Response by poster: So I spent some time talking to my ISP, and they're having the same problem with the WaPo site. Traceroute stops at gar1-p360.abnva.ip.att.net and nothing really loads. At least I know it's not my setup.
posted by words1 at 10:14 AM on February 21, 2006


So I spent some time talking to my ISP, and they're having the same problem with the WaPo site. Traceroute stops at gar1-p360.abnva.ip.att.net and nothing really loads. At least I know it's not my setup.
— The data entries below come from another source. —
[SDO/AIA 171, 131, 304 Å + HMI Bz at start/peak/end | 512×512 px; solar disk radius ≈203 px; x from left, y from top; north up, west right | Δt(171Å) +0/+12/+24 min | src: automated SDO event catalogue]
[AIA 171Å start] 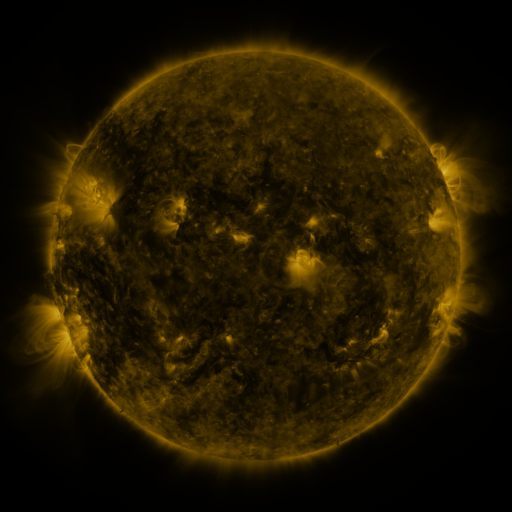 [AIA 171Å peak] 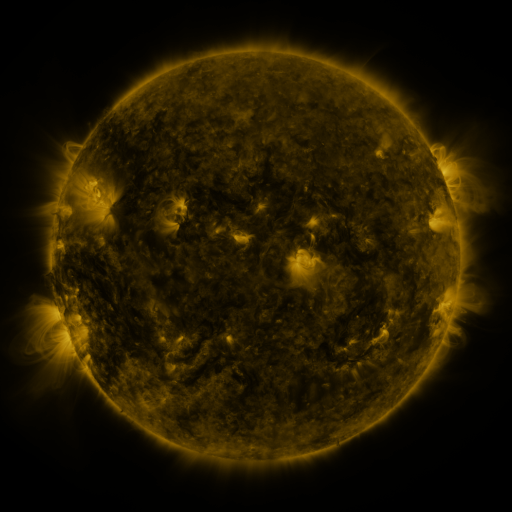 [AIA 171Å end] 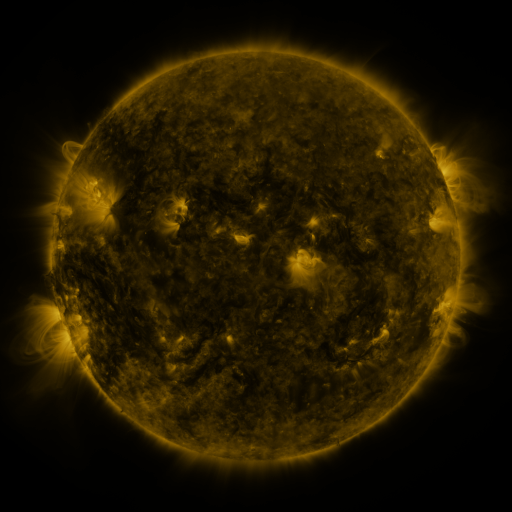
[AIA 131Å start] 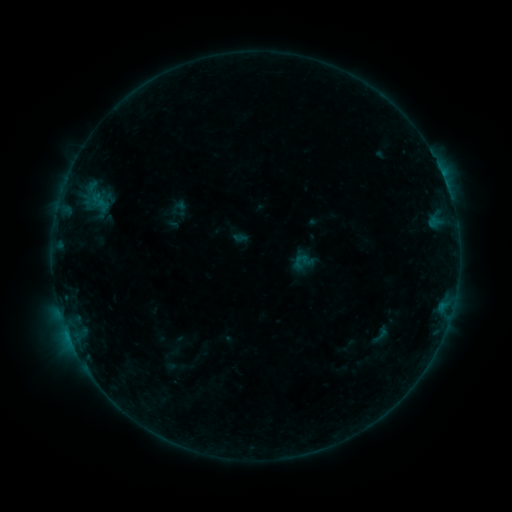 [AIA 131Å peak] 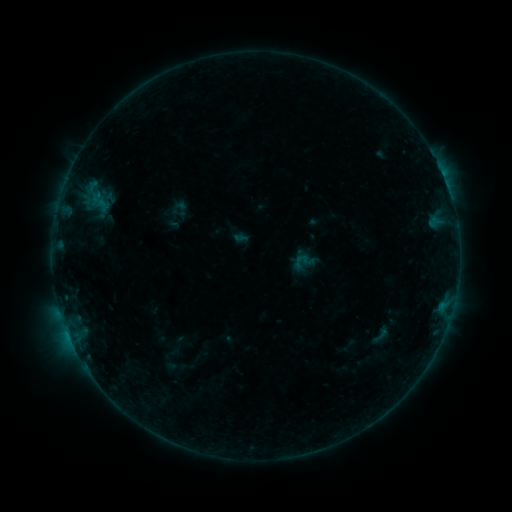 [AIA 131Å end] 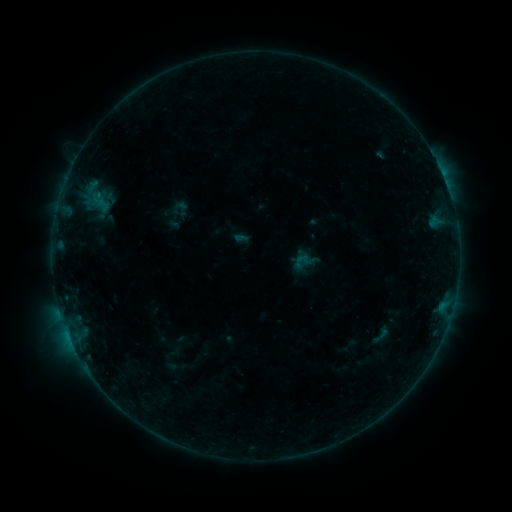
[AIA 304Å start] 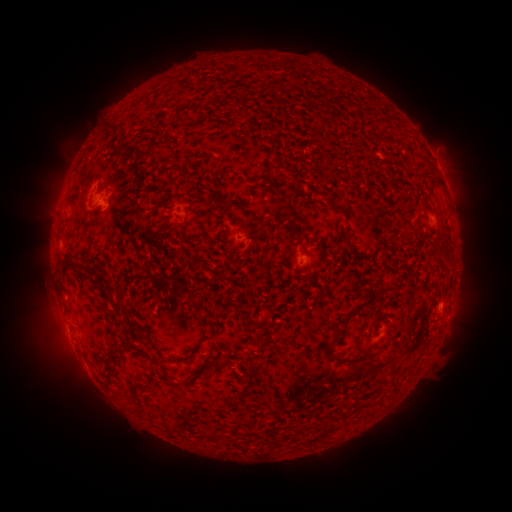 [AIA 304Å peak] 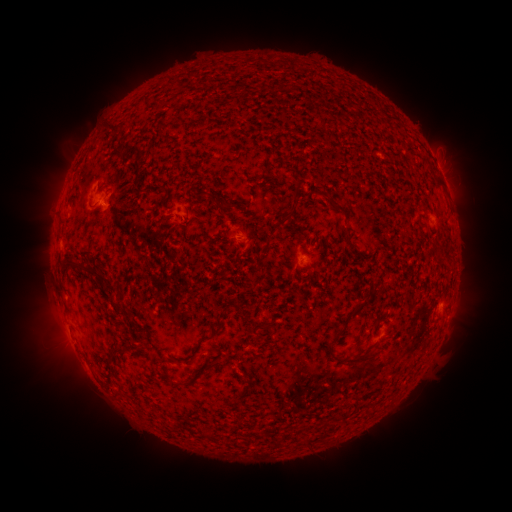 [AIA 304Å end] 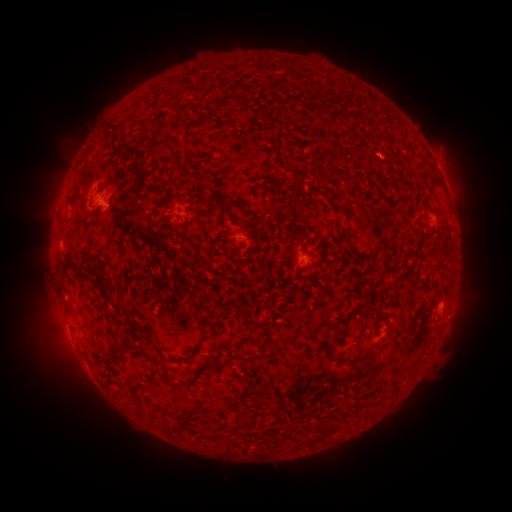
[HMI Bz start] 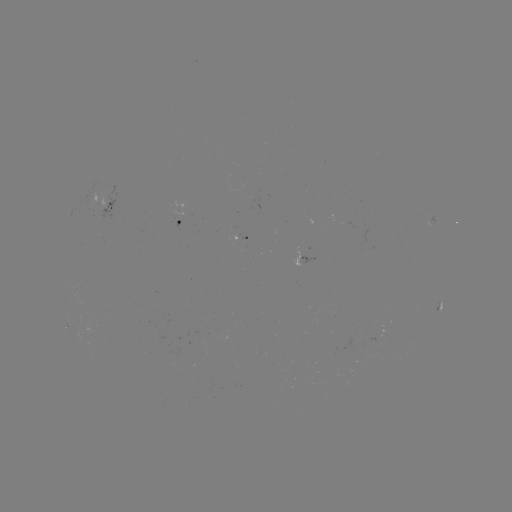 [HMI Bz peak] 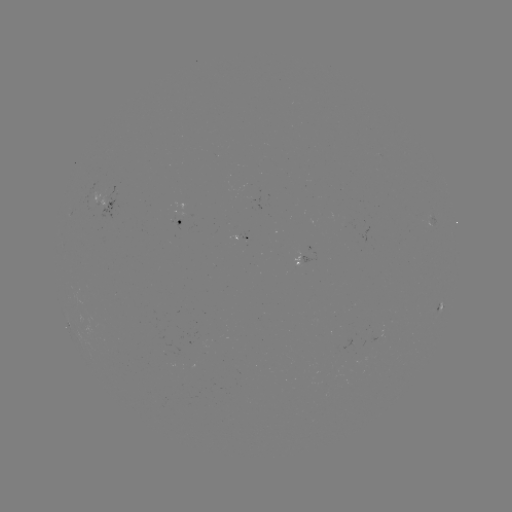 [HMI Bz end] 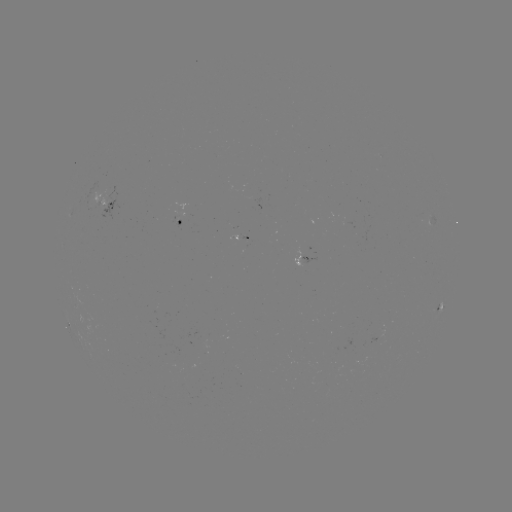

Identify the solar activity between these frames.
no flare in any classed list; no EUV-trigger detection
I don't think the fact that traceroute stops at gar1-p360.abnva.ip.att.net when tracing to www.washingtonpost.com is necessarily an indication of a problem in your ISPs network. For example, I can load www.washingtonpost.com fine, but a traceroute from my host to it also stop at gar1-p340.abnva.ip.att.net:

5 so-4-0.hsa2.tustin1.level3.net (65.59.168.1) 9.622 ms 8.847 ms 9.093 ms
6 so-1-1-0.mp2.tustin1.level3.net (4.68.114.21) 10.837 ms 9.089 ms 12.534 ms
7 so-4-0-0.bbr1.dallas1.level3.net (4.68.144.1) 42.399 ms 42.270 ms 41.293 ms
8 ae-23-52.car3.dallas1.level3.net (4.68.122.47) 43.859 ms 43.424 42.577 ms
9 192.205.32.221 (192.205.32.221) 40.548 ms 40.688 ms 40.341 ms
10 tbr2-p014001.dlstx.ip.att.net (12.123.17.86) 74.939 ms 72.976 ms 73.614 ms
11 tbr1-cl6.sl9mo.ip.att.net (12.122.10.89) 73.687 ms 74.041 ms 72.433 ms
12 tbr1-cl4.wswdc.ip.att.net (12.122.10.29) 72.558 ms 72.354 ms 71.862 ms
13 gar1-p340.abnva.ip.att.net (12.123.217.10) 89.204 ms 71.458 ms 70.859 ms
14 * * *

Since ping's to www.washingtonpost.com also fail for me, I suspect either ATT or Washington Post is performing overly aggressive ICMP filtering on the route to Washington Post's web farm, perhaps as an attempt to mitigate a denial-of-service attack. Did you try my MTU suggestion?